--- BEGIN ---
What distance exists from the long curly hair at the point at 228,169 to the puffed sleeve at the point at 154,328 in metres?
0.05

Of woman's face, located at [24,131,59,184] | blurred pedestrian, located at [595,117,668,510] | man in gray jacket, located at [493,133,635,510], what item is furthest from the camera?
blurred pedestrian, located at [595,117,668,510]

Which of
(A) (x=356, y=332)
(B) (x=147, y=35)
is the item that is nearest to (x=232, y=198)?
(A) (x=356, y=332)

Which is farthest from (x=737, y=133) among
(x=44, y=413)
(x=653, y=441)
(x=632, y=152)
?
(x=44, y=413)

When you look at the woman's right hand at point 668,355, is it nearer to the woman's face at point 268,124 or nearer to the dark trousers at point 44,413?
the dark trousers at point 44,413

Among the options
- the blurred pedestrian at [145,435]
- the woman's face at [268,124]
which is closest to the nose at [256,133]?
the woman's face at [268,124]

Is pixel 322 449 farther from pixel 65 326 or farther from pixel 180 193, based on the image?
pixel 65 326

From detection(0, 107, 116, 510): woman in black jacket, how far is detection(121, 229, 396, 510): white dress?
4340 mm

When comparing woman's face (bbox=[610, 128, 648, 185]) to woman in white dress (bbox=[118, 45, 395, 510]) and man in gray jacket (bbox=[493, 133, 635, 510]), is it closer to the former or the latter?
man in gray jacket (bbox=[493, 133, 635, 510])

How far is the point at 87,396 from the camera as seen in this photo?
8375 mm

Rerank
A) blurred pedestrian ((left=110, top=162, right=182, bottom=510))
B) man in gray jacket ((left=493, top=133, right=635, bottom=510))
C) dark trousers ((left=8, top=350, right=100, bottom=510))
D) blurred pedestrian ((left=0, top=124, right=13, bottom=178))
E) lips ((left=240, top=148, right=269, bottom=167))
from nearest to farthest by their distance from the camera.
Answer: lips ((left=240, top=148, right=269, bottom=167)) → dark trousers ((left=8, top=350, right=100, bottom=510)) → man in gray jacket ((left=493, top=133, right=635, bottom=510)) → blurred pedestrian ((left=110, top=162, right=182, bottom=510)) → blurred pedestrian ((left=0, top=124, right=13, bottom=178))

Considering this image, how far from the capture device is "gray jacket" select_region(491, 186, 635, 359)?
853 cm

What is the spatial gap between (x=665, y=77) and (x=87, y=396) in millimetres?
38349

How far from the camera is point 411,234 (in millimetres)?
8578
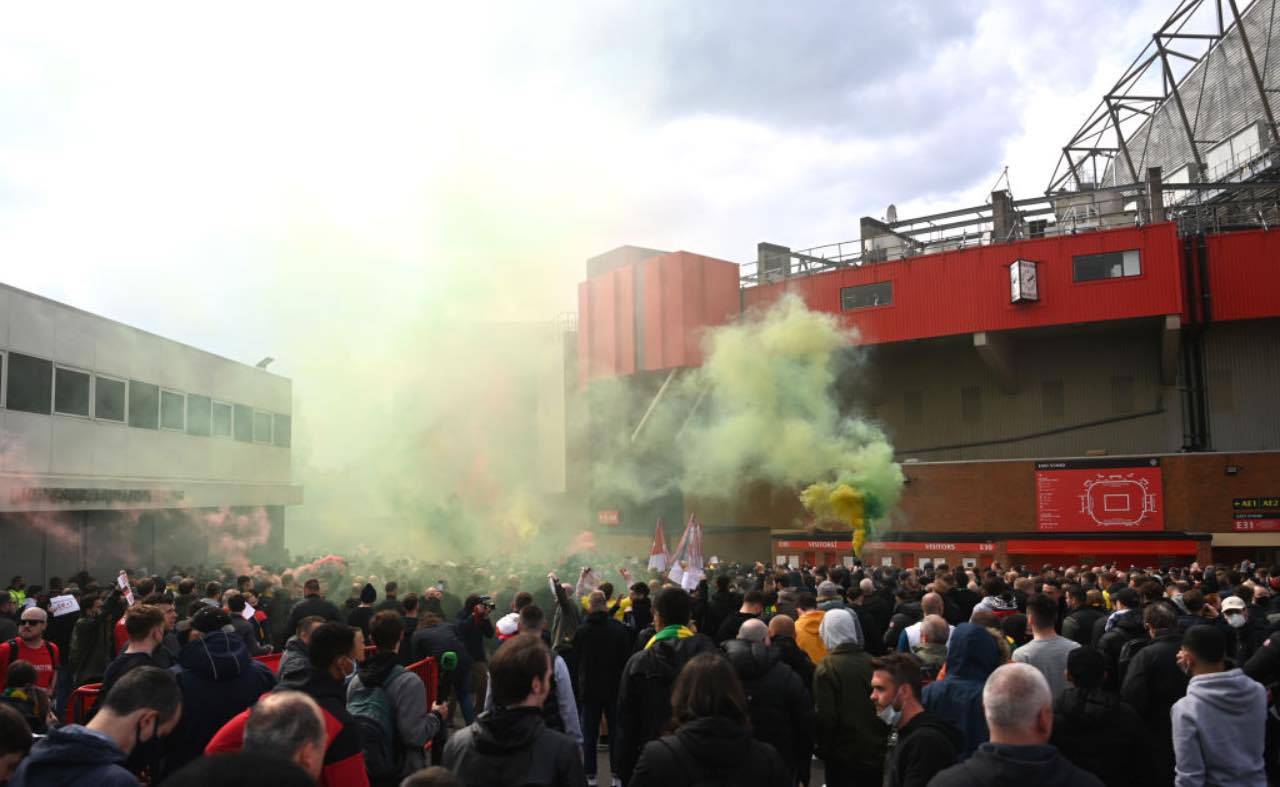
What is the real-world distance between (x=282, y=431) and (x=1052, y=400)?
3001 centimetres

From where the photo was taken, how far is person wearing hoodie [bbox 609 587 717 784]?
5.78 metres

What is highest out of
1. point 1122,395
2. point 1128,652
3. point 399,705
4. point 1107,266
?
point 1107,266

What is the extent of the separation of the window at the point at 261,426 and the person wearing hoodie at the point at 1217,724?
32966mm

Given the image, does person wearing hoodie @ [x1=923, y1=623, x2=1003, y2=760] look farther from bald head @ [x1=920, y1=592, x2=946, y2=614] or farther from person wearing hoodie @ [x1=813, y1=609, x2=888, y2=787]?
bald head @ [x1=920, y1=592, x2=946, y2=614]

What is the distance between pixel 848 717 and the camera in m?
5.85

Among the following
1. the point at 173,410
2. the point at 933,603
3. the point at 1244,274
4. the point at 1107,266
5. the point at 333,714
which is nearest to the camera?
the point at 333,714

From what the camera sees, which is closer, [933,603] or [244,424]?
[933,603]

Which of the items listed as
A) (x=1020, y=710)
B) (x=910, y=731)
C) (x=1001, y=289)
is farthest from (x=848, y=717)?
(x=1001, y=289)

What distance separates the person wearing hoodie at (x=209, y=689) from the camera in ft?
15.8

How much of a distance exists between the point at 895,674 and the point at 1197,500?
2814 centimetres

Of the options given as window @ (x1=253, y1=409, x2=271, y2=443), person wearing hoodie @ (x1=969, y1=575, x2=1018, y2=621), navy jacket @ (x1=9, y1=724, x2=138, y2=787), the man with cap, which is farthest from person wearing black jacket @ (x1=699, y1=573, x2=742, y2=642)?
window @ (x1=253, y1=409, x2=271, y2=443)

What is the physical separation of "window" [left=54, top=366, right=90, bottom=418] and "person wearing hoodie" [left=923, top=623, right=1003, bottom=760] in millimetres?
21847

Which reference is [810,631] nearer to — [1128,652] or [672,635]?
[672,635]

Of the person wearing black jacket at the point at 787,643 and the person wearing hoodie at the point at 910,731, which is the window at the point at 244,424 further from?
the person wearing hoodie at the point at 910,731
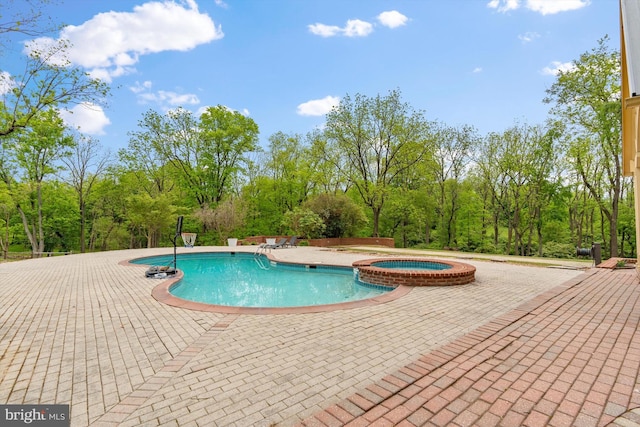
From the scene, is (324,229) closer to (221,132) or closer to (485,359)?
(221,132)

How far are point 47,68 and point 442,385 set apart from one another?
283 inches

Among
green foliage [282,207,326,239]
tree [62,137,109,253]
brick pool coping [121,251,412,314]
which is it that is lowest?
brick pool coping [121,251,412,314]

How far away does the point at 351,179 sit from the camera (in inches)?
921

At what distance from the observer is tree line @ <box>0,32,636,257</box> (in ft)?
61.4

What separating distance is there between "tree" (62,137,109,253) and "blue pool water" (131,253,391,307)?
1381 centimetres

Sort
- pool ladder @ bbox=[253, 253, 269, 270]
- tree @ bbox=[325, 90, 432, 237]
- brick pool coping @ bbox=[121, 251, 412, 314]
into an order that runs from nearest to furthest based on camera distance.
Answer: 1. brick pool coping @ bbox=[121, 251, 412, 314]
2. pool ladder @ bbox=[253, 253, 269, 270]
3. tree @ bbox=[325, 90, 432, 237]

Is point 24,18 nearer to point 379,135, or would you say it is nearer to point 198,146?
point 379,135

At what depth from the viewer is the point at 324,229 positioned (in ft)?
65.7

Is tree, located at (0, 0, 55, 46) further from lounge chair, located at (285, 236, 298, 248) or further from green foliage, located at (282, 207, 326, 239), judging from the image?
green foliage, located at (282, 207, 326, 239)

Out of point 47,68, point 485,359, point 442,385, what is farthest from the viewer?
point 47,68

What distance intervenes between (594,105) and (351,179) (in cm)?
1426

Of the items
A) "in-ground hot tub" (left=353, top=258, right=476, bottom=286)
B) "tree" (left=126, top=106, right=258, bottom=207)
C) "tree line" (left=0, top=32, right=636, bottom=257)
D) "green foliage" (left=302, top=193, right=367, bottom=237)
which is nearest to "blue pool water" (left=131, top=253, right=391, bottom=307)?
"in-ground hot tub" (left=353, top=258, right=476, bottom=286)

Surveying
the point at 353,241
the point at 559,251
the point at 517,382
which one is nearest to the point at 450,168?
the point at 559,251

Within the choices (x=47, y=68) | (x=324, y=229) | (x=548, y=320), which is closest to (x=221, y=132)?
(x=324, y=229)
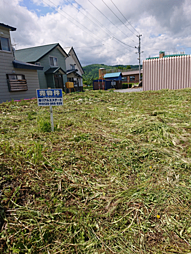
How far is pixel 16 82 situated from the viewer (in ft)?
--- END ---
To do. Put the lines above, from the one containing "How far is the" through the one containing "5.78 metres" with both included, into a Markdown table with a No. column for the row number and a Line column for the line. Skip blank lines and leave the pictures out.

Expected answer.
| No. | Line |
|---|---|
| 1 | How far is the point at 87,396 from the camera as seen in this photo? |
| 2 | 8375 mm |
| 3 | Rerank |
| 4 | A) blurred pedestrian ((left=110, top=162, right=182, bottom=510)) |
| 5 | B) man in gray jacket ((left=493, top=133, right=635, bottom=510)) |
| 6 | C) dark trousers ((left=8, top=350, right=100, bottom=510)) |
| 7 | D) blurred pedestrian ((left=0, top=124, right=13, bottom=178)) |
| 8 | E) lips ((left=240, top=148, right=269, bottom=167)) |
| 9 | from nearest to farthest by their distance from the camera. |
| 10 | Answer: lips ((left=240, top=148, right=269, bottom=167)) → dark trousers ((left=8, top=350, right=100, bottom=510)) → man in gray jacket ((left=493, top=133, right=635, bottom=510)) → blurred pedestrian ((left=110, top=162, right=182, bottom=510)) → blurred pedestrian ((left=0, top=124, right=13, bottom=178)) |
| 11 | Considering this image, how far from the capture device is "gray jacket" select_region(491, 186, 635, 359)? |
| 12 | 853 cm |
| 13 | What is the spatial gap between (x=665, y=77) and (x=87, y=396) in millimetres? |
| 14 | 38349 |
| 15 | How far from the camera is point 411,234 (in millimetres)? |
| 16 | 8578 |
| 17 | What is the real-world distance between (x=282, y=431) and (x=1052, y=400)? |
| 18 | 3001 centimetres |
| 19 | From where the photo was taken, how far is person wearing hoodie [bbox 609 587 717 784]? |
| 20 | 5.78 metres |